計算物理とは?

カーボンナノチューブ

-計算機シミュレーションによる物性学(計算物理)-

計算機シミュレーションの方法を用いれば従来にないきめの細かい物性学を達成することができるようになります。計算機シミュレーションは物理、化学、生物、地学、工学、薬学など科学のほとんどあらゆる分野になくてはならない道具となっています。

計算機シミュレーションを共通の足場におく計算科学は、理論科学、実験科学に次ぐ第三の科学とも目されています。従って計算科学の特長は、(1)従来型の個別科学を横断するグローバルサイエンスであり、(2)スーパーコンピュータなどの計算機を実験道具として用いる実証学問です。

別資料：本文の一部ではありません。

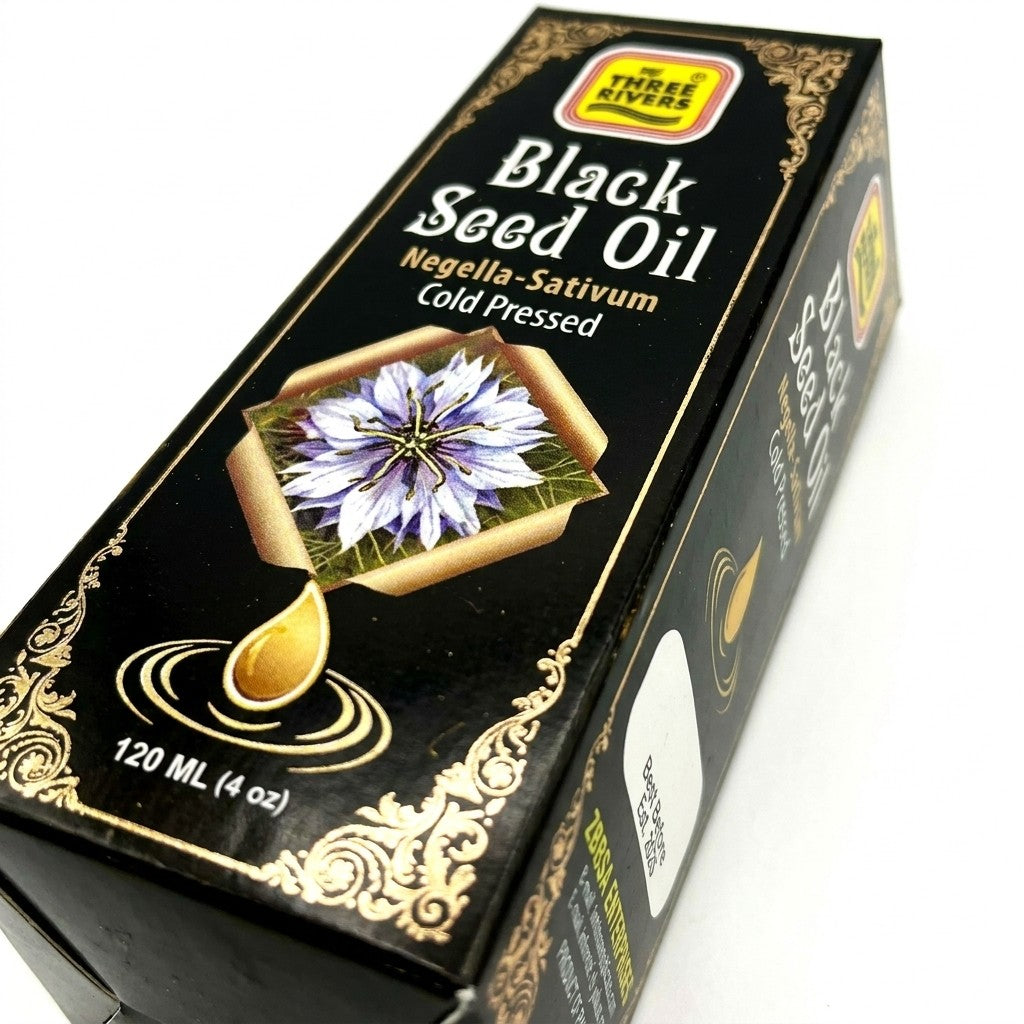Three Rivers - Kalonji (Black Seed) Oil, 120ml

シミュレーションの言葉の意味は"ものまねをする"ということになりますが、事実最近までのシミュレーションの成果は実験結果を説明するとか、理論予想を検証するとかが多かったわけですが、現在および今後の計算機シミュレーションの真価は、予見的、発見的なことにあります。つまり、計算機シミュレーションを通じて新しいことの発見を行うということです。

計算物性研究室の歩み

(第一期)

樋渡先生

物性理論研究室の正式な発足の年月は必ずしも明確でない。第一期(1966年頃)を境に物性理論研究グループらしきものができたように思う。当時はスタッフ三人の専門領域もバラバラであったが、学生(4年生の講座配属と院生)の入口としての形は一応整っていたと記憶する。スタッフの主な研究分野は以下のようであった。

(第二期)

研究室に顕著な変化が現れたのは、高須昌子(東京大学大学院理学系研究科修了)助手を迎え入れた頃である。これを第二期とすることにしよう。この時期には計算物理学(第三の物理学と呼ぶ人達もいた)の研究が大分盛んになり出した。これ迄はとても解明することが不可能であった複雑な系、複雑なプロセスを、計算機シミュレーションの方法によって試みる研究が新鮮で魅力的なものとして多くの物性理論研究者に受け入れられるようになった。当物性理論研究室もこの分野の研究に精力的に入って行ったと考える。

(第三期)

高須先生

次いで、小田竜樹(大阪大学大学院基礎工学研究科修了)助手を新しく迎え入れた頃を第三期と呼ぶことにする。これを境に物性理論研究室は名実共に計算物理学研究室となったと考えてよい。研究の対象も固体、液体、アモルファス、高分子、クラスター等々と研究の守備範囲を広げ、計算手法も、分子動力学、モンテカルロはもとより、電子状態をとり入れた量子系のシミュレーション等計算物理学研究の拠点を形成するようになった。

(第四期)

シリコン

平成8年4月に物性理論研究室のスタッフ全員(三人)は物理学教室から抜け出して、理学部に新しく誕生した計算科学科に移ることとなった。この頃を第四期と呼称することにする。その後も当分の間は内容的にはさしたる変化もなかったが、この頃からは計算物理学から計算科学に呼称も視野も変わったように思う。

(第五期)

2004年4月に新しく斎藤峯雄(NEC)教授を迎え入れ現在に至るが、これを第五期と呼称することにする。研究内容も物理と化学の両(あるいは中間)領域を視野に入れる体制が一応整った。

(第六期)

小田先生

2006年、樋渡教授が名誉教授となり、石井 史之氏が助手(2007年4月より助教)として新たに加わる。

(第七期)

高須 昌子准教授が、東京薬科大学・生命科学部の教授に転任し、教員3名により研究室を運営する。

(第八期)

金沢大学理工学域数物科学類計算科学コースの第一期の学生が、計算物性研究室に配属になり、研究体制も一新された。斎藤教授、石井准教授の2名で当研究室を運営する。

(第九期)

斎藤教授が名誉教授となり、石井教授が当研究室を運営する。博士号取得者が40名に達する。

(第十期)

金沢大学理工学域数物科学類がプログラム制に移行してから最初の学生が研究室に配属された。山口 直也氏が助教に着任して、教員2名で研究室を運営する。